A large number of SOPs are “Read & Understood” on a single day! Some of them running into 50 or even more pages! Induction training or the periodic refresher training. Not just the system related, even the site specific SOPs.
And then the questionnaires for assessment of the effectiveness of the training. A large number of the questions so simple and generic that any person with basic qualification & some experience for the role could answer without even opening the SOP. Assess what ?
We will continue to have recurring quality problems, till we continue with this “tick in the box” approach. We need to change it, make it more topic specific. And re-assess the assessment methodology.
Start today. Start Slow. But remain steady. The results will surprise you.
Used to rollover benches in the change rooms, I was surprised when I entered the change room of a factory in Japan manufacturing sterile products. No rollover benches. Knowing that I was in Japan, I steadied and prevented myself from making any comment or non-verbal gesture. That paid, what they were doing was more effective than a rollover bench. It is in their culture. Not to take street shoes inside any place. In fact there are rituals attached. No ‘evidence’ that their change rooms were not meeting the GMP requirements. In fact better as no monitoring or supervision was required.

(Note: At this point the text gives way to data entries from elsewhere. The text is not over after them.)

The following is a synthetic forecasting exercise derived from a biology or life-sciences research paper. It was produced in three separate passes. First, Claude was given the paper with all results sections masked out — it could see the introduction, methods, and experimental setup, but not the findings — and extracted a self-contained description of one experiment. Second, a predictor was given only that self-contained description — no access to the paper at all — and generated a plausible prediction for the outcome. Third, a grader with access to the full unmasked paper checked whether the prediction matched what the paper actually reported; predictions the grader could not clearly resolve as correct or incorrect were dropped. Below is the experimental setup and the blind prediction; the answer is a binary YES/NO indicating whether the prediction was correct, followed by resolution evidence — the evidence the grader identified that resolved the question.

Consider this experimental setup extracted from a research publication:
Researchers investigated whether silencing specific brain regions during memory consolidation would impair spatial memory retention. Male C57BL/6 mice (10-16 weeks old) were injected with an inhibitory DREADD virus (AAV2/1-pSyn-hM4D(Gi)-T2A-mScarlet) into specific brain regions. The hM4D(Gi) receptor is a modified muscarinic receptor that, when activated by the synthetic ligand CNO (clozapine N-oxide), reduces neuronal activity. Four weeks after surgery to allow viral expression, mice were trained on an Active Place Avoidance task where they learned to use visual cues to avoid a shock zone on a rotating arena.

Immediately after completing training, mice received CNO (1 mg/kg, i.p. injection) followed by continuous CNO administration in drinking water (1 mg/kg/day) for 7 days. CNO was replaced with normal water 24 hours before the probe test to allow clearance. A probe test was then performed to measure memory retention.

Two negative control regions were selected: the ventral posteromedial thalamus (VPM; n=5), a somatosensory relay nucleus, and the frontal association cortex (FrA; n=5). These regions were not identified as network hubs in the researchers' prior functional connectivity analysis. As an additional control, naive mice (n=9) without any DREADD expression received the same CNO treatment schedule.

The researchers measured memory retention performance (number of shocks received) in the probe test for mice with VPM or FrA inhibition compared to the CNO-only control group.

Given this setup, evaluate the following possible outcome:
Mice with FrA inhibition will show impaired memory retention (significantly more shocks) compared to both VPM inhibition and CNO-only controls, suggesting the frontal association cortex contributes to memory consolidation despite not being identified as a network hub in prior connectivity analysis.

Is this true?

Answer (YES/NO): NO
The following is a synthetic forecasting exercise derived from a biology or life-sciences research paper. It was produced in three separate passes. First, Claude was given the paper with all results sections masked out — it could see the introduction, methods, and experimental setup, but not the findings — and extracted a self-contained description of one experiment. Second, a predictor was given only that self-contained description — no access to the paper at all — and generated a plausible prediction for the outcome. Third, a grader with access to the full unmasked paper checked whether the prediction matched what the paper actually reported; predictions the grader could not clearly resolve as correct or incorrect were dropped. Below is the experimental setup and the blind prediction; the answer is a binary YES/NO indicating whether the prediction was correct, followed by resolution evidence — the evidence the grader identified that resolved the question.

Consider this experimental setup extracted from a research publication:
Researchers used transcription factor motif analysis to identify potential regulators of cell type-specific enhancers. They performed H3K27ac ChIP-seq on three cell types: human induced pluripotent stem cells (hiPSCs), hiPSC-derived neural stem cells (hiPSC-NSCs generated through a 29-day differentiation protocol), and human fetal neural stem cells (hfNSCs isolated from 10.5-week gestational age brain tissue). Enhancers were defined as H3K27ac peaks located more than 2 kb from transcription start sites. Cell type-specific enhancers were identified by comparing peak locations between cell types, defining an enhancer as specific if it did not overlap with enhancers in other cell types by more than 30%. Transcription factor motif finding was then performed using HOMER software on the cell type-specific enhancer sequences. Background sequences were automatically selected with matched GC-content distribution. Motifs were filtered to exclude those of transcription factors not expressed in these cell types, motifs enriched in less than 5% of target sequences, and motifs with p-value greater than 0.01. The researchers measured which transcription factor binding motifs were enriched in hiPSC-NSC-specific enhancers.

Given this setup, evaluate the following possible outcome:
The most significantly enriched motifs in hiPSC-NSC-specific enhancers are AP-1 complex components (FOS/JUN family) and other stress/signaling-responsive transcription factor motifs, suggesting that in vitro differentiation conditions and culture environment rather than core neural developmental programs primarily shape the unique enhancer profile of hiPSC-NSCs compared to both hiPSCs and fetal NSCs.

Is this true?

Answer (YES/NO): NO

Or their unique individual stamp “Hanko”. Whereas companies worldwide are struggling to train their employees on Data Integrity, Hanko ensures “Attribuable” –the first A of ALCOA. Culture again. And it’s not for nothing that Japanese Quality concepts are taught across the world. And for good.
The point is that each country, each society each region has a culture of its own. Why not link some of the GMP practices to the local cultural values? Social value system? Or traditions?
It will reduce the efforts required to implement GMP and achieve compliance a bit easy.